Cutting Ball Theater
- Address: 277 Taylor St San Francisco United States
- Type: Theatre company

Construction
- Opened: 1999
- Closed: 2024
- Years active: 1999–2024

= The Cutting Ball Theater =

American theatrical company

Cutting Ball Theater was a San Francisco-based theater company. New works performed by Cutting Ball include Bay Area premieres by American playwrights Will Eno and Eugenie Chan. The company closed at the end of 2024.

==History==

The company was founded in 1999 by theater artist Rob Melrose and artistic director Paige Rogers. The theater, which ran as a collective, closed in 2024 during a series of theater closures in the area.
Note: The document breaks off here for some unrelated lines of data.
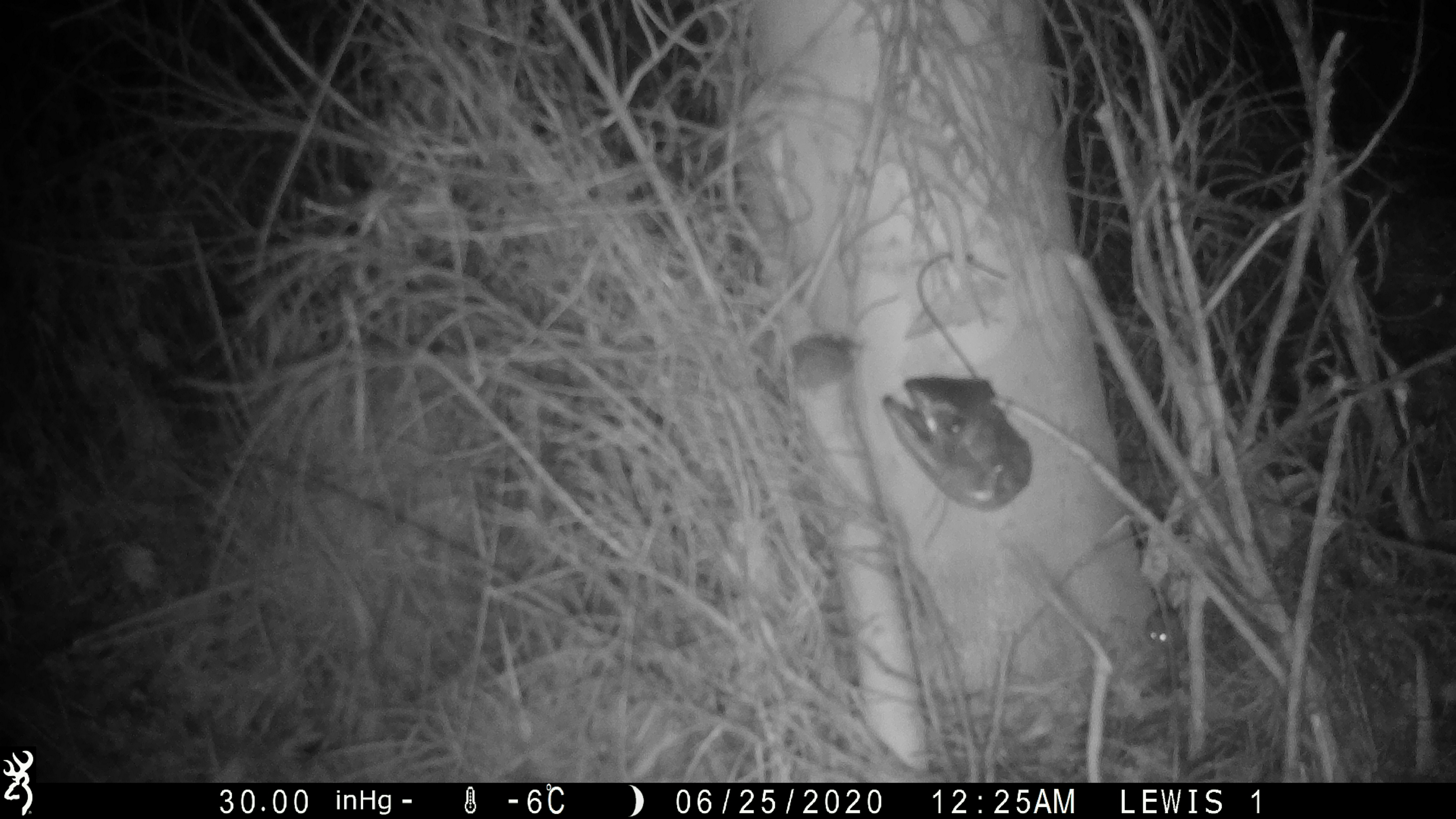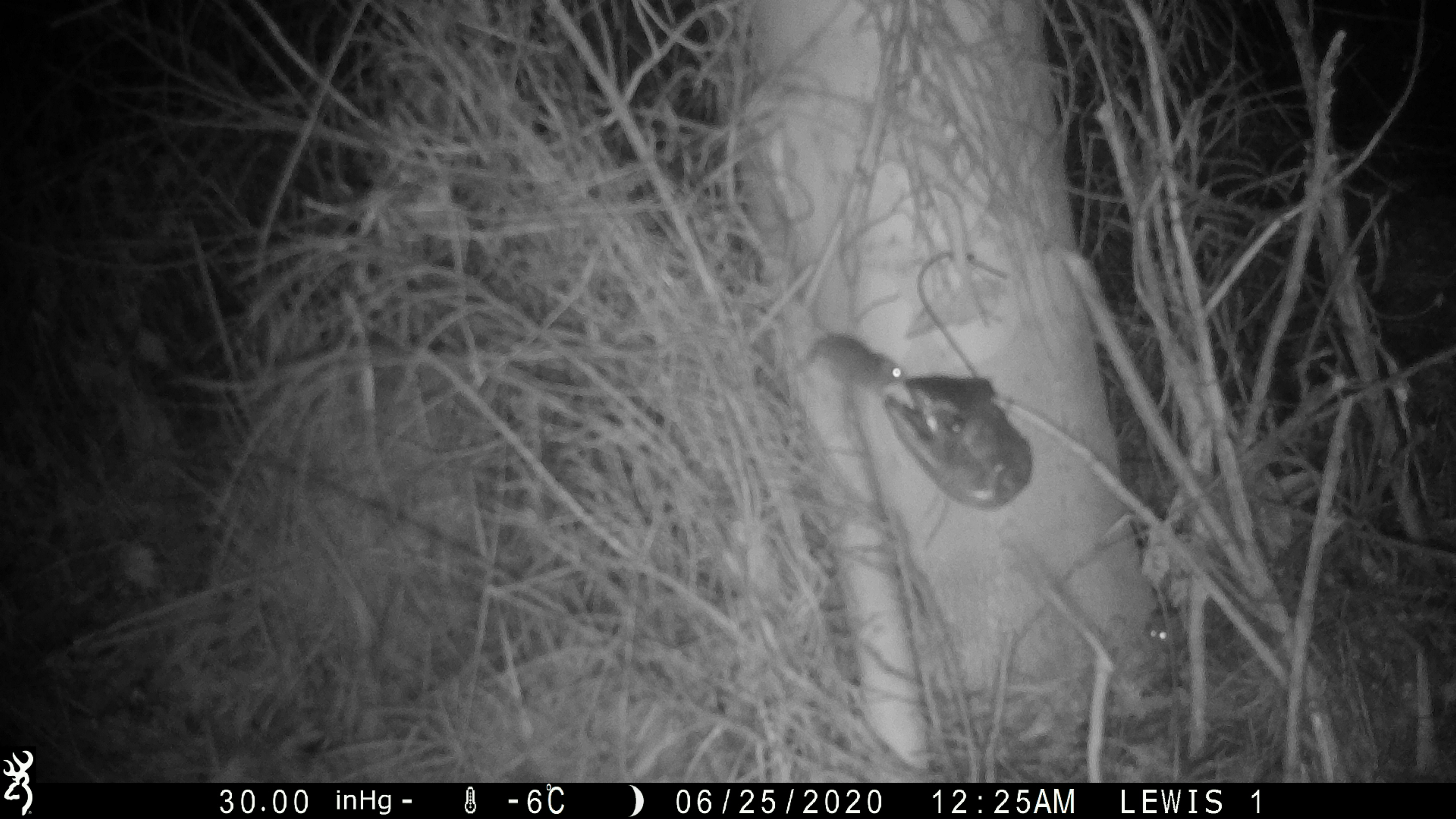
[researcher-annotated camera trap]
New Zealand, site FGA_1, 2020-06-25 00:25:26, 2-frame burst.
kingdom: Animalia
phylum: Chordata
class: Mammalia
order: Rodentia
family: Muridae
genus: Mus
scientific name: Mus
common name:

The attendance impacts from the COVID pandemic and the decrease in available grant funding were given as reasons for the demise.

== Productions ==

Cutting Ball Theater premiered and produced a variety of plays, including:

- Lady Grey (in ever lower light) by Will Eno (2011): A collection of short plays exploring themes of identity and human connection.
- Bone to Pick and Diadem by Eugenie Chan (2011): Reimaginings of classical myths through a modern lens.

== Awards and recognition ==

In 2010, Cutting Ball Theater was named "Best Theater Company" in the San Francisco Bay Guardians "Best of the Bay" issue.

In 2013, the company received the American Theatre Wing's National Theatre Company Grant.